## EXERCISE INPUT
----

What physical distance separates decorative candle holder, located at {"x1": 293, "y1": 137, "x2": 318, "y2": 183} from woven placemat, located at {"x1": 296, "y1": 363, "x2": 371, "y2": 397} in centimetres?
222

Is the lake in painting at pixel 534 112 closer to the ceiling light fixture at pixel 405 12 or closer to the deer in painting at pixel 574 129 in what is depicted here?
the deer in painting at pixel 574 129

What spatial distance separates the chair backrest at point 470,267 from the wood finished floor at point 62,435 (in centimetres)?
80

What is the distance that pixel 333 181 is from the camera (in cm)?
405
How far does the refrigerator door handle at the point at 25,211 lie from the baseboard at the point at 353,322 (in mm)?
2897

----

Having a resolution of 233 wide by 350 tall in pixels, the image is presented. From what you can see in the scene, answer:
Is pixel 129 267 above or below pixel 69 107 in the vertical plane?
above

----

## EXERCISE TASK
Count how many lines of the data above contain the string "point", matching case exactly. Give only the number.

## OUTPUT OF THE TASK
2